Les inondations dans le Haut-Richelieu ont submergé 2000 hectares de terres agricoles, mais les cultivateurs de partout dans la province ont les pieds dans la flotte. Des pluies deux fois plus abondantes que la moyenne provoquent des retards majeurs dans la période de semence, si bien que la Financière agricole prévoit déjà une baisse de rendement pour la saison 2011.

Selon ses dernières estimations, la Financière agricole estime que de 40% à 45% des terres de la province ont été semées jusqu'ici, une opération qui est d'habitude terminée à ce temps-ci de l'année. La situation oblige les producteurs à planter des variétés plus précoces pour éviter que leurs plants soient surpris par le gel automnal, ce qui risque de plomber la récolte.

«On devra nécessairement s'attendre à un rendement un peu moindre en raison du changement de variété, indique Gérard Blais, agronome et directeur régional de la Financière agricole pour la Montérégie. On pourrait dire à ce stade-ci que ce serait peut-être de l'ordre de 10% ou moins.»

Réal Gagnon n'a pas encore semé le tiers de sa terre de 500 hectares, située à Pike River, en Montérégie. Non, ce producteur de maïs et de soya n'a pas subi la crue du Richelieu, même s'il est établi près de la zone sinistrée. Les pluies des dernières semaines ont tellement gorgé sa terre d'eau que son tracteur pourrait l'endommager. Alors, il fait ce que la plupart de ses confrères font dans la région: il attend.

«Pour ceux qui comprennent le baseball, je dirais qu'on part avec une prise contre nous», illustre Réal Gagnon.

Les cours du maïs et du soya sont élevés, souligne ce cultivateur, mais encore faut-il en avoir à vendre. Forcé de planter sur le tard, il sèmera des variétés moins performantes. Il perdra environ une tonne de grain pour chaque hectare de terre.

Partout au Québec

La crue de la rivière Richelieu a provoqué des milliers d'évacuations et inondé 2000 hectares de terres agricoles, selon le ministère de l'Agriculture.

Les producteurs qui sont épargnés par les inondations ont dû composer avec la pluie. Et leurs confrères de partout au Québec sont aux prises avec le même problème.

«Peu importe la région, au Lac-Saint-Jean, au Saguenay, dans le Bas-Saint-Laurent, en Estrie, à Québec, à Montréal, on a observé des précipitations largement au-dessus de la normale, souligne René Héroux, météorologue à Environnement Canada. Ça avait été le cas en avril.»

Dans les régions du sud-ouest de la province, dit-il, les précipitations ont été à peu près deux fois plus importantes que la moyenne le mois dernier.

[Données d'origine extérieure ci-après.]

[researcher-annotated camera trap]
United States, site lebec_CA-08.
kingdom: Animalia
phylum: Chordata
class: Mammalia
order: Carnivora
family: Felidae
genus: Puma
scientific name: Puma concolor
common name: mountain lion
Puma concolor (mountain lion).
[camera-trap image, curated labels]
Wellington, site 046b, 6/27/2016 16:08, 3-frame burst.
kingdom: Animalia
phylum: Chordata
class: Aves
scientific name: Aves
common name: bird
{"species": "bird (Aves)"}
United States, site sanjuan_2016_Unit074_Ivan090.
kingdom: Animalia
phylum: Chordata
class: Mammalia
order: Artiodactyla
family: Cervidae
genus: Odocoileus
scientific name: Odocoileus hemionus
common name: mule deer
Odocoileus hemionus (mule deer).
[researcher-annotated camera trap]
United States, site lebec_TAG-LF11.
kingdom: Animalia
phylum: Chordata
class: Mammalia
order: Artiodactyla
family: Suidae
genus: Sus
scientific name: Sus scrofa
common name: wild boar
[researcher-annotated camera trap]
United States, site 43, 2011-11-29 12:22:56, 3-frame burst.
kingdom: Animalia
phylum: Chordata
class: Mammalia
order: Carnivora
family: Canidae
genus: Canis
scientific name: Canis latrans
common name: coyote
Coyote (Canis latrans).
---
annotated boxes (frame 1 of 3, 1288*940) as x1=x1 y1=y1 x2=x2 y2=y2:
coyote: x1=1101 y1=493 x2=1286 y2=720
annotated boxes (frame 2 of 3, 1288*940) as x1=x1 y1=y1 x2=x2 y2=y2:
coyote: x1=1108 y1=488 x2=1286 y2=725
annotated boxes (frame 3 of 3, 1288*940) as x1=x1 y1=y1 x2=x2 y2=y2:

En date du 24 mai, à peine le tiers des terres agricoles avaient été semées, selon la Financière agricole, un chiffre qui a été révisé entre 40% à 45% hier. Le blé, l'orge, le maïs-grain, le soya, toutes les cultures sont touchées. Et ce, dans toutes les régions du Québec sauf une: l'Abitibi-Témiscamingue, où les précipitations ont été inférieures à la moyenne.

Doigts croisés

Il est encore trop tôt pour parler d'une catastrophe, mais les agriculteurs devront croiser les doigts, souligne Benoît Legault, directeur de la Fédération des producteurs de cultures commerciales du Québec. L'été et l'automne devront être chauds pour sauvegarder la récolte.

«Ça pourrait causer un problème, a-t-il convenu. Mais il est possible que la chaleur permette de rattraper le retard pendant les mois de juin et juillet. Et si l'on a un automne plus sec, avec un gel tardif, on pourra tout de même avoir une récolte intéressante avec une qualité intéressante.»